[Rows from a spatial question set]
**********

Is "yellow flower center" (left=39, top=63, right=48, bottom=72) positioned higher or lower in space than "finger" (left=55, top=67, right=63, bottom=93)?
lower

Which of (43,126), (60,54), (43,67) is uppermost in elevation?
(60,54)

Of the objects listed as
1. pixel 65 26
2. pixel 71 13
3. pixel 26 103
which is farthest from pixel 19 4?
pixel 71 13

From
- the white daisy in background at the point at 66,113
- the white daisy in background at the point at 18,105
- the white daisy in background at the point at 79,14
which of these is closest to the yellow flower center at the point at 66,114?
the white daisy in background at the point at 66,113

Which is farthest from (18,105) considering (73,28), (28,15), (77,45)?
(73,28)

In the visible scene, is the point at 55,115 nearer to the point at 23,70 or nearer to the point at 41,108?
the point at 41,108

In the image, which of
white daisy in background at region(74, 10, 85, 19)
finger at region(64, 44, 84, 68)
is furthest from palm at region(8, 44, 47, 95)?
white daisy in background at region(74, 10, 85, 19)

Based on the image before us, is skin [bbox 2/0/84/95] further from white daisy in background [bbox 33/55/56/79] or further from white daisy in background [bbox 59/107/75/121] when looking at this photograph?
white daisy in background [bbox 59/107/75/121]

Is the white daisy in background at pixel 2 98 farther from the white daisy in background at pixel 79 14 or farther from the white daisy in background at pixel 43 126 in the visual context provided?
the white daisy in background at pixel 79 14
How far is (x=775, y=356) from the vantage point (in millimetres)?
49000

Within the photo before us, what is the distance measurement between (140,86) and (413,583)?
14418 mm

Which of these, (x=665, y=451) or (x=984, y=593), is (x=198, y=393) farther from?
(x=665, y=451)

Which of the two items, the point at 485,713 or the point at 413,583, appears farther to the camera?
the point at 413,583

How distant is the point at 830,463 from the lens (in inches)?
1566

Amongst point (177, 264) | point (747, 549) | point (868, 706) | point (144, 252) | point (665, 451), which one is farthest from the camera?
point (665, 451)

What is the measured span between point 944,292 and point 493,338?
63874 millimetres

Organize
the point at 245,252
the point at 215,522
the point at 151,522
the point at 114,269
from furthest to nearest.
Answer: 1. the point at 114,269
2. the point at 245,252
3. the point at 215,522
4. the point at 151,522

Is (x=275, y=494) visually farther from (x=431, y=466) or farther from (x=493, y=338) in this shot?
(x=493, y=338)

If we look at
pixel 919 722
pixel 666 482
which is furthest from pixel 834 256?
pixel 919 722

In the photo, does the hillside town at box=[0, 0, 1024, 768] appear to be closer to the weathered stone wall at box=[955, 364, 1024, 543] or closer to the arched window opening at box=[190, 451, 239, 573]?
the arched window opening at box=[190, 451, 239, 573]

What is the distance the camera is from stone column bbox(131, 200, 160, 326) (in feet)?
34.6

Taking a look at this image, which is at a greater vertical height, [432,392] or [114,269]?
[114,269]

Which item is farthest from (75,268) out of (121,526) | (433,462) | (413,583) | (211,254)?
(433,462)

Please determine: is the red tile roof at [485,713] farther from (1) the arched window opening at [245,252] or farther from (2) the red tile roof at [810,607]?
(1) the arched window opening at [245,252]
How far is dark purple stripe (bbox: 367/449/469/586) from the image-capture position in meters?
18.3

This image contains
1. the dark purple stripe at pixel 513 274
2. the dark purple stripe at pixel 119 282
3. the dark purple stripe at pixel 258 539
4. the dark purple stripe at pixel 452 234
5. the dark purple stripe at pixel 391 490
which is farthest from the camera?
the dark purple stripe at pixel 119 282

**********

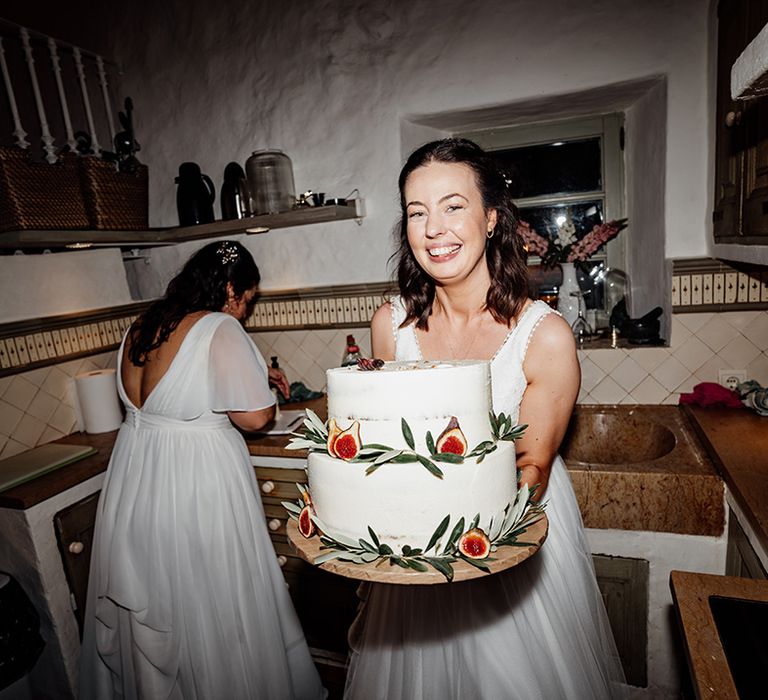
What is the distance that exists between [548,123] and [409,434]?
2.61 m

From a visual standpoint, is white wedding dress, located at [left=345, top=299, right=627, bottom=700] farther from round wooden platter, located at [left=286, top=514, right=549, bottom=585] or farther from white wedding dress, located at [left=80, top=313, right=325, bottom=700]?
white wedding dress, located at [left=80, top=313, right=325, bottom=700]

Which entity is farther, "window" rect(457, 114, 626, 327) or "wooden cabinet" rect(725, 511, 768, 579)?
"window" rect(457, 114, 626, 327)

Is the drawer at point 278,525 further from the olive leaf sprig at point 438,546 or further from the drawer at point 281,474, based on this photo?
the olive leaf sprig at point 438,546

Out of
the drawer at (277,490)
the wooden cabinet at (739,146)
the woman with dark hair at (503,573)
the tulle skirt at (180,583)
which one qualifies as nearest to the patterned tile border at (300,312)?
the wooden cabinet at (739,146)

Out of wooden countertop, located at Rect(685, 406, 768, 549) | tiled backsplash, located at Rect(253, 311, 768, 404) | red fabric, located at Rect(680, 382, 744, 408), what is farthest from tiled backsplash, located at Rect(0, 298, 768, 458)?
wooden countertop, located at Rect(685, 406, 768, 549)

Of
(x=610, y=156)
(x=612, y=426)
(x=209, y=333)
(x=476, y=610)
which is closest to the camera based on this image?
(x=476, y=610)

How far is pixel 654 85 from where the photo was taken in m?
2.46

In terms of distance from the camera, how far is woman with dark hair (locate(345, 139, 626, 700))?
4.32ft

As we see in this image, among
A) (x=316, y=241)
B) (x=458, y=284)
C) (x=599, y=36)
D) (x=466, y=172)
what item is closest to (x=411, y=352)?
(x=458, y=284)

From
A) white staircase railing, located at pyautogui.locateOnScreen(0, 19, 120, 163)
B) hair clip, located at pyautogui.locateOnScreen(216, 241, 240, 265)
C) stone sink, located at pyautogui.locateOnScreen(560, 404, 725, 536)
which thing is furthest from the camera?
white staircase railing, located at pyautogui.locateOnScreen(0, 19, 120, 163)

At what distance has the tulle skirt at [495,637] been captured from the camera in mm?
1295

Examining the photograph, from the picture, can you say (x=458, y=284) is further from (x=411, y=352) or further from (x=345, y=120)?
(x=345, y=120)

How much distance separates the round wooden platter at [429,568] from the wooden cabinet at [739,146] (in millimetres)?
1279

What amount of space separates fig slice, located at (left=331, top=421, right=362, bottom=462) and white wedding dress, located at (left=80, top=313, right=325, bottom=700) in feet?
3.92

**********

▶ SET PROBLEM: Locate every line in the rows above that contains the string "space", treating uppercase and lowercase as distinct, and copy each such line.

▶ RESPONSE TO THE TASK:
Is "yellow flower center" (left=39, top=63, right=48, bottom=72) positioned higher or lower in space than "finger" (left=55, top=67, right=63, bottom=93)?
What amount of space separates fig slice, located at (left=331, top=421, right=362, bottom=462) and white wedding dress, located at (left=80, top=313, right=325, bottom=700) in feet?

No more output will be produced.